I read with great interest several recent articles about the upcoming changes to Social Security rules. One in particular which I will recommend is by Philip Moeller who is an expert on retirement, aging, and health and is co-author of The New York Times bestseller, “Get What’s Yours: The Secrets to Maxing Out Your Social Security.” This information is timely because a deadline is quickly approaching. In order to avail yourself of the IRS’s “File and Suspend” rules and the “Claim Now, Claim More Later” strategy, you must file for Social Security benefits by April 29th 2016 before these options end. Below are some additional pieces of information on that and other topics that I found particularly thought-provoking:
If you’re married or divorced and turning at least 62 by January 1, 2016, it’s crunch time. Your deadline is April 29, 2016. The budget bill signed by President Obama included perhaps the most significant change in Social Security benefits since 1983. Two major Social Security claiming strategies for married couples and divorced individuals have now been closed.
All of which has left a lot of pre-retirees scrambling. To help you make sense of these changes, and to help you decide how to respond, here are five key points to know:
- Married couples will have fewer claiming options. The popular strategy “File & Suspend” will no longer be allowed.
By Friday, April 29, 2016—about six months after the bill’s signing—people who have not yet filed for Social Security benefits will no longer be able to use the program’s “file and suspend” rule. This claiming strategy has permitted one member of a married couple to file for Social Security at full retirement age, thereby enabling a husband or wife to file for a spousal benefit. The higher earning spouse, meanwhile, could then suspend his or her own retirement benefit, which could earn delayed retirement credits by 8% a year.
- If you turn 62 in 2016 or later, the “Claim Now, Claim More Later” strategy will also disappear. Though less widely known, this strategy allowed the lower earning spouse to apply for their own benefit and the higher earning spouse to file a restricted application for their spousal benefit based on the lower earning spouse’s record. The higher earning spouse could then switch to their own higher benefit at age 70. Under the new law, both spouses will be required to file for all benefits at once.

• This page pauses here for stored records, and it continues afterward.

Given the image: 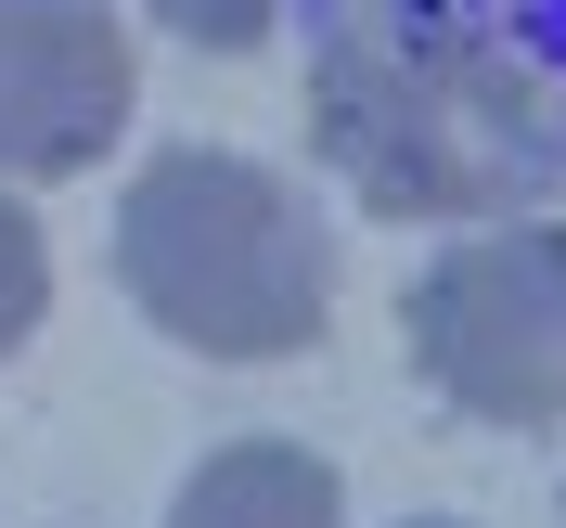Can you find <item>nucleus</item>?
<instances>
[{
	"instance_id": "6",
	"label": "nucleus",
	"mask_w": 566,
	"mask_h": 528,
	"mask_svg": "<svg viewBox=\"0 0 566 528\" xmlns=\"http://www.w3.org/2000/svg\"><path fill=\"white\" fill-rule=\"evenodd\" d=\"M168 39H193V52H258V39L283 27V0H142Z\"/></svg>"
},
{
	"instance_id": "4",
	"label": "nucleus",
	"mask_w": 566,
	"mask_h": 528,
	"mask_svg": "<svg viewBox=\"0 0 566 528\" xmlns=\"http://www.w3.org/2000/svg\"><path fill=\"white\" fill-rule=\"evenodd\" d=\"M168 528H348V490L296 438H232V452H207L180 477Z\"/></svg>"
},
{
	"instance_id": "2",
	"label": "nucleus",
	"mask_w": 566,
	"mask_h": 528,
	"mask_svg": "<svg viewBox=\"0 0 566 528\" xmlns=\"http://www.w3.org/2000/svg\"><path fill=\"white\" fill-rule=\"evenodd\" d=\"M399 335L463 425H502V438L566 425V219L451 232L399 297Z\"/></svg>"
},
{
	"instance_id": "3",
	"label": "nucleus",
	"mask_w": 566,
	"mask_h": 528,
	"mask_svg": "<svg viewBox=\"0 0 566 528\" xmlns=\"http://www.w3.org/2000/svg\"><path fill=\"white\" fill-rule=\"evenodd\" d=\"M129 13L116 0H0V180H77L129 142Z\"/></svg>"
},
{
	"instance_id": "5",
	"label": "nucleus",
	"mask_w": 566,
	"mask_h": 528,
	"mask_svg": "<svg viewBox=\"0 0 566 528\" xmlns=\"http://www.w3.org/2000/svg\"><path fill=\"white\" fill-rule=\"evenodd\" d=\"M39 322H52V232L27 219V194L0 180V361L27 349Z\"/></svg>"
},
{
	"instance_id": "7",
	"label": "nucleus",
	"mask_w": 566,
	"mask_h": 528,
	"mask_svg": "<svg viewBox=\"0 0 566 528\" xmlns=\"http://www.w3.org/2000/svg\"><path fill=\"white\" fill-rule=\"evenodd\" d=\"M412 528H451V516H412Z\"/></svg>"
},
{
	"instance_id": "1",
	"label": "nucleus",
	"mask_w": 566,
	"mask_h": 528,
	"mask_svg": "<svg viewBox=\"0 0 566 528\" xmlns=\"http://www.w3.org/2000/svg\"><path fill=\"white\" fill-rule=\"evenodd\" d=\"M116 283L193 361H310L335 322V232L283 168L168 142L116 194Z\"/></svg>"
}]
</instances>
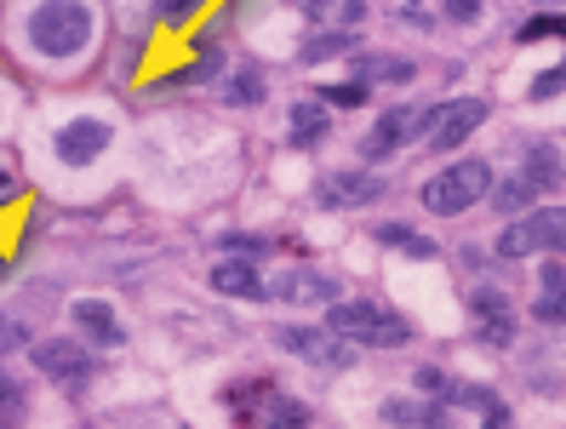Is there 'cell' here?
Instances as JSON below:
<instances>
[{"mask_svg":"<svg viewBox=\"0 0 566 429\" xmlns=\"http://www.w3.org/2000/svg\"><path fill=\"white\" fill-rule=\"evenodd\" d=\"M555 86H566V63H560V70H549V75L532 81V97H555Z\"/></svg>","mask_w":566,"mask_h":429,"instance_id":"obj_31","label":"cell"},{"mask_svg":"<svg viewBox=\"0 0 566 429\" xmlns=\"http://www.w3.org/2000/svg\"><path fill=\"white\" fill-rule=\"evenodd\" d=\"M109 138H115L109 121H97V115H75V121H63V126H57L52 149H57L63 167H92V160L109 149Z\"/></svg>","mask_w":566,"mask_h":429,"instance_id":"obj_7","label":"cell"},{"mask_svg":"<svg viewBox=\"0 0 566 429\" xmlns=\"http://www.w3.org/2000/svg\"><path fill=\"white\" fill-rule=\"evenodd\" d=\"M418 389H447V378H441L436 367H423V373H418Z\"/></svg>","mask_w":566,"mask_h":429,"instance_id":"obj_36","label":"cell"},{"mask_svg":"<svg viewBox=\"0 0 566 429\" xmlns=\"http://www.w3.org/2000/svg\"><path fill=\"white\" fill-rule=\"evenodd\" d=\"M23 412V389L12 384V373H0V423H12Z\"/></svg>","mask_w":566,"mask_h":429,"instance_id":"obj_27","label":"cell"},{"mask_svg":"<svg viewBox=\"0 0 566 429\" xmlns=\"http://www.w3.org/2000/svg\"><path fill=\"white\" fill-rule=\"evenodd\" d=\"M338 52H349V35H344V29H332V35H315V41L304 46V57H310V63H321V57H338Z\"/></svg>","mask_w":566,"mask_h":429,"instance_id":"obj_26","label":"cell"},{"mask_svg":"<svg viewBox=\"0 0 566 429\" xmlns=\"http://www.w3.org/2000/svg\"><path fill=\"white\" fill-rule=\"evenodd\" d=\"M532 195H538V189H532V178L521 172V178H510V184H497V189H492V207L504 212V218H521V212L532 207Z\"/></svg>","mask_w":566,"mask_h":429,"instance_id":"obj_20","label":"cell"},{"mask_svg":"<svg viewBox=\"0 0 566 429\" xmlns=\"http://www.w3.org/2000/svg\"><path fill=\"white\" fill-rule=\"evenodd\" d=\"M486 429H510V412H504V407H492V412H486Z\"/></svg>","mask_w":566,"mask_h":429,"instance_id":"obj_37","label":"cell"},{"mask_svg":"<svg viewBox=\"0 0 566 429\" xmlns=\"http://www.w3.org/2000/svg\"><path fill=\"white\" fill-rule=\"evenodd\" d=\"M532 315H538V321H566V270H560V263L544 270V299L532 304Z\"/></svg>","mask_w":566,"mask_h":429,"instance_id":"obj_18","label":"cell"},{"mask_svg":"<svg viewBox=\"0 0 566 429\" xmlns=\"http://www.w3.org/2000/svg\"><path fill=\"white\" fill-rule=\"evenodd\" d=\"M326 326L349 344H378V349H401L412 338V326L395 315V310H378V304H360V299H338L326 304Z\"/></svg>","mask_w":566,"mask_h":429,"instance_id":"obj_2","label":"cell"},{"mask_svg":"<svg viewBox=\"0 0 566 429\" xmlns=\"http://www.w3.org/2000/svg\"><path fill=\"white\" fill-rule=\"evenodd\" d=\"M70 321L81 326L92 344H104V349H120L126 344V326H120L115 304H104V299H75L70 304Z\"/></svg>","mask_w":566,"mask_h":429,"instance_id":"obj_12","label":"cell"},{"mask_svg":"<svg viewBox=\"0 0 566 429\" xmlns=\"http://www.w3.org/2000/svg\"><path fill=\"white\" fill-rule=\"evenodd\" d=\"M544 35H555V41H566V12H549V18H526L515 41H544Z\"/></svg>","mask_w":566,"mask_h":429,"instance_id":"obj_22","label":"cell"},{"mask_svg":"<svg viewBox=\"0 0 566 429\" xmlns=\"http://www.w3.org/2000/svg\"><path fill=\"white\" fill-rule=\"evenodd\" d=\"M286 132H292L297 149H310V144H321L326 132H332V109H326V104H297V109L286 115Z\"/></svg>","mask_w":566,"mask_h":429,"instance_id":"obj_15","label":"cell"},{"mask_svg":"<svg viewBox=\"0 0 566 429\" xmlns=\"http://www.w3.org/2000/svg\"><path fill=\"white\" fill-rule=\"evenodd\" d=\"M315 195H321V207H366L384 195V178L378 172H332V178H321Z\"/></svg>","mask_w":566,"mask_h":429,"instance_id":"obj_13","label":"cell"},{"mask_svg":"<svg viewBox=\"0 0 566 429\" xmlns=\"http://www.w3.org/2000/svg\"><path fill=\"white\" fill-rule=\"evenodd\" d=\"M486 97H458V104H441V109H423V149H436V155H447V149H458L470 132L486 121Z\"/></svg>","mask_w":566,"mask_h":429,"instance_id":"obj_5","label":"cell"},{"mask_svg":"<svg viewBox=\"0 0 566 429\" xmlns=\"http://www.w3.org/2000/svg\"><path fill=\"white\" fill-rule=\"evenodd\" d=\"M7 270H12V263H7V258H0V275H7Z\"/></svg>","mask_w":566,"mask_h":429,"instance_id":"obj_38","label":"cell"},{"mask_svg":"<svg viewBox=\"0 0 566 429\" xmlns=\"http://www.w3.org/2000/svg\"><path fill=\"white\" fill-rule=\"evenodd\" d=\"M212 292H229V299H270V281L258 275V263L241 258V252H229L223 263H212Z\"/></svg>","mask_w":566,"mask_h":429,"instance_id":"obj_11","label":"cell"},{"mask_svg":"<svg viewBox=\"0 0 566 429\" xmlns=\"http://www.w3.org/2000/svg\"><path fill=\"white\" fill-rule=\"evenodd\" d=\"M532 252H566V207H538V212H521L510 218V229L497 236V258H532Z\"/></svg>","mask_w":566,"mask_h":429,"instance_id":"obj_4","label":"cell"},{"mask_svg":"<svg viewBox=\"0 0 566 429\" xmlns=\"http://www.w3.org/2000/svg\"><path fill=\"white\" fill-rule=\"evenodd\" d=\"M18 344H29V326L12 321V315H0V349H18Z\"/></svg>","mask_w":566,"mask_h":429,"instance_id":"obj_29","label":"cell"},{"mask_svg":"<svg viewBox=\"0 0 566 429\" xmlns=\"http://www.w3.org/2000/svg\"><path fill=\"white\" fill-rule=\"evenodd\" d=\"M366 81H412V63H389V57H360Z\"/></svg>","mask_w":566,"mask_h":429,"instance_id":"obj_25","label":"cell"},{"mask_svg":"<svg viewBox=\"0 0 566 429\" xmlns=\"http://www.w3.org/2000/svg\"><path fill=\"white\" fill-rule=\"evenodd\" d=\"M270 299L281 304H338V275H321V270H286L270 281Z\"/></svg>","mask_w":566,"mask_h":429,"instance_id":"obj_9","label":"cell"},{"mask_svg":"<svg viewBox=\"0 0 566 429\" xmlns=\"http://www.w3.org/2000/svg\"><path fill=\"white\" fill-rule=\"evenodd\" d=\"M292 7L304 12V18H326V12H332V0H292Z\"/></svg>","mask_w":566,"mask_h":429,"instance_id":"obj_35","label":"cell"},{"mask_svg":"<svg viewBox=\"0 0 566 429\" xmlns=\"http://www.w3.org/2000/svg\"><path fill=\"white\" fill-rule=\"evenodd\" d=\"M321 104H326V109H355V104H366V86H360V81H344V86H321Z\"/></svg>","mask_w":566,"mask_h":429,"instance_id":"obj_24","label":"cell"},{"mask_svg":"<svg viewBox=\"0 0 566 429\" xmlns=\"http://www.w3.org/2000/svg\"><path fill=\"white\" fill-rule=\"evenodd\" d=\"M470 310L481 315V338H486V344H510V338H515V304L504 299V292L475 286V292H470Z\"/></svg>","mask_w":566,"mask_h":429,"instance_id":"obj_14","label":"cell"},{"mask_svg":"<svg viewBox=\"0 0 566 429\" xmlns=\"http://www.w3.org/2000/svg\"><path fill=\"white\" fill-rule=\"evenodd\" d=\"M258 423H270V429H310V407L292 401V395H270L263 412H258Z\"/></svg>","mask_w":566,"mask_h":429,"instance_id":"obj_17","label":"cell"},{"mask_svg":"<svg viewBox=\"0 0 566 429\" xmlns=\"http://www.w3.org/2000/svg\"><path fill=\"white\" fill-rule=\"evenodd\" d=\"M412 132H423V109H389V115H378V126L360 138V155H366V160H389L395 149L412 144Z\"/></svg>","mask_w":566,"mask_h":429,"instance_id":"obj_8","label":"cell"},{"mask_svg":"<svg viewBox=\"0 0 566 429\" xmlns=\"http://www.w3.org/2000/svg\"><path fill=\"white\" fill-rule=\"evenodd\" d=\"M486 195H492V167L481 155H463V160H452L447 172H436L423 184V207L452 218V212H470L475 201H486Z\"/></svg>","mask_w":566,"mask_h":429,"instance_id":"obj_3","label":"cell"},{"mask_svg":"<svg viewBox=\"0 0 566 429\" xmlns=\"http://www.w3.org/2000/svg\"><path fill=\"white\" fill-rule=\"evenodd\" d=\"M223 97H229V104H258V97H263V81H258L252 70H241V75L223 81Z\"/></svg>","mask_w":566,"mask_h":429,"instance_id":"obj_23","label":"cell"},{"mask_svg":"<svg viewBox=\"0 0 566 429\" xmlns=\"http://www.w3.org/2000/svg\"><path fill=\"white\" fill-rule=\"evenodd\" d=\"M441 12H447L452 23H475V18H481V0H441Z\"/></svg>","mask_w":566,"mask_h":429,"instance_id":"obj_30","label":"cell"},{"mask_svg":"<svg viewBox=\"0 0 566 429\" xmlns=\"http://www.w3.org/2000/svg\"><path fill=\"white\" fill-rule=\"evenodd\" d=\"M275 344H281L286 355H297V360H310V367H332V373L355 360V344L338 338L332 326H281Z\"/></svg>","mask_w":566,"mask_h":429,"instance_id":"obj_6","label":"cell"},{"mask_svg":"<svg viewBox=\"0 0 566 429\" xmlns=\"http://www.w3.org/2000/svg\"><path fill=\"white\" fill-rule=\"evenodd\" d=\"M29 46L41 57H75L92 46V12L81 0H52V7L29 12Z\"/></svg>","mask_w":566,"mask_h":429,"instance_id":"obj_1","label":"cell"},{"mask_svg":"<svg viewBox=\"0 0 566 429\" xmlns=\"http://www.w3.org/2000/svg\"><path fill=\"white\" fill-rule=\"evenodd\" d=\"M218 70V46H207L201 57H195V63H184V70H178V81H207Z\"/></svg>","mask_w":566,"mask_h":429,"instance_id":"obj_28","label":"cell"},{"mask_svg":"<svg viewBox=\"0 0 566 429\" xmlns=\"http://www.w3.org/2000/svg\"><path fill=\"white\" fill-rule=\"evenodd\" d=\"M526 178H532V189H549V184H560V149H549V144H532V155H526Z\"/></svg>","mask_w":566,"mask_h":429,"instance_id":"obj_21","label":"cell"},{"mask_svg":"<svg viewBox=\"0 0 566 429\" xmlns=\"http://www.w3.org/2000/svg\"><path fill=\"white\" fill-rule=\"evenodd\" d=\"M35 367H41L46 378H57V384H81V378L92 373V355H86L75 338H41V344H35Z\"/></svg>","mask_w":566,"mask_h":429,"instance_id":"obj_10","label":"cell"},{"mask_svg":"<svg viewBox=\"0 0 566 429\" xmlns=\"http://www.w3.org/2000/svg\"><path fill=\"white\" fill-rule=\"evenodd\" d=\"M270 395H275V389H270V384H258V378H252V384H229V389H223V407L235 412V418H258Z\"/></svg>","mask_w":566,"mask_h":429,"instance_id":"obj_19","label":"cell"},{"mask_svg":"<svg viewBox=\"0 0 566 429\" xmlns=\"http://www.w3.org/2000/svg\"><path fill=\"white\" fill-rule=\"evenodd\" d=\"M18 167H7V160H0V207H7V201H18Z\"/></svg>","mask_w":566,"mask_h":429,"instance_id":"obj_33","label":"cell"},{"mask_svg":"<svg viewBox=\"0 0 566 429\" xmlns=\"http://www.w3.org/2000/svg\"><path fill=\"white\" fill-rule=\"evenodd\" d=\"M207 0H166V23H184V18H195Z\"/></svg>","mask_w":566,"mask_h":429,"instance_id":"obj_32","label":"cell"},{"mask_svg":"<svg viewBox=\"0 0 566 429\" xmlns=\"http://www.w3.org/2000/svg\"><path fill=\"white\" fill-rule=\"evenodd\" d=\"M373 236H378V247H395V252H407V258H423V263L441 252L436 241H429V236H418V229H407V223H378Z\"/></svg>","mask_w":566,"mask_h":429,"instance_id":"obj_16","label":"cell"},{"mask_svg":"<svg viewBox=\"0 0 566 429\" xmlns=\"http://www.w3.org/2000/svg\"><path fill=\"white\" fill-rule=\"evenodd\" d=\"M223 247H229V252H241V258H252V252H263V241H252V236H229Z\"/></svg>","mask_w":566,"mask_h":429,"instance_id":"obj_34","label":"cell"}]
</instances>
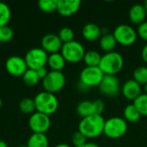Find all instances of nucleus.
Segmentation results:
<instances>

- There are a few exceptions, though time is running out for some. Age 66: Depending on your age, you may have a window of opportunity. First, a person at least age 66 can continue to file and suspend until April 29, 2016. By doing so, your spouse and qualifying family members may be eligible to receive benefits after the law becomes effective. Plus you can continue to receive delayed retirement credits for up to four years. Clearly, if you are 66 or older and intend to do this, you should start the process NOW.
Second, people who are 62 or older as of Jan. 1, 2016, are grandfathered in and will not be subject to the expanded deeming rules. This means that if you filed (or filed and suspended) for your own retirement benefits (or do so in the next six months), your spouse can still file a restricted application for just spousal benefits. But to qualify for this exception, your spouse will need to be at least 62 by Jan. 1, 2016.
Younger than 62 on Jan. 1, 2016: Anyone who doesn’t turn 62 by the end of this year will lose the right to claim spousal benefits only. If you are entitled to both spousal and worker benefits, you’ll be deemed to be filing for the largest benefit possible — your own or your spousal with no better option
- Divorced spouses have fewer options. Claiming spousal benefits as a divorced spouse. Under the old rules, you could claim a spousal benefit only at 66 as long as your divorced spouse was 62, and delay claiming your worker’s benefit until it reached its maximum value at age 70. That option has been eliminated. When you file, you’ll be deemed to be filing for the largest benefit possible. Also, the new rules seem to require that the spouse of a divorced person filing for benefits also must have filed for his or her own benefits. Since this could allow 1 ex-spouse to hold the other ex-spouse’s benefits hostage, financial experts believe this aspect of the new regulations will be corrected.
- Widows and widowers are mostly unaffected. Survivors who are eligible for both earned and survivor benefits will continue to have 2 strategies available to them. They will continue to be able to start with a survivor benefit at age 60, then switch to a higher worker’s benefit anytime up until age 70. Or under some circumstances, a widow may find it advantageous to start with a worker’s benefit at age 62 and switch to a higher survivor’s benefit at full retirement age.
Are online tools available to help me sort out a new claiming strategy?
Many online advice tools are still being updated. Two leading providers of Social Security claiming software, Maximize My Social Security and Social Security Solutions, have posted partial explanations of the changes and urged people to proceed carefully before making any new claiming decisions.
Social Security has not yet posted any notice about the changes on its public site. It is expected to update its formal rules, but this process could take some time. When making claims at the SSA, use the agency’s automated processes, keeping any human interaction to the minimum. Especially if you have multistep claiming strategies or benefit calculations, avoid frontline workers, who are not familiar with such strategies and may create unnecessary problems for clients.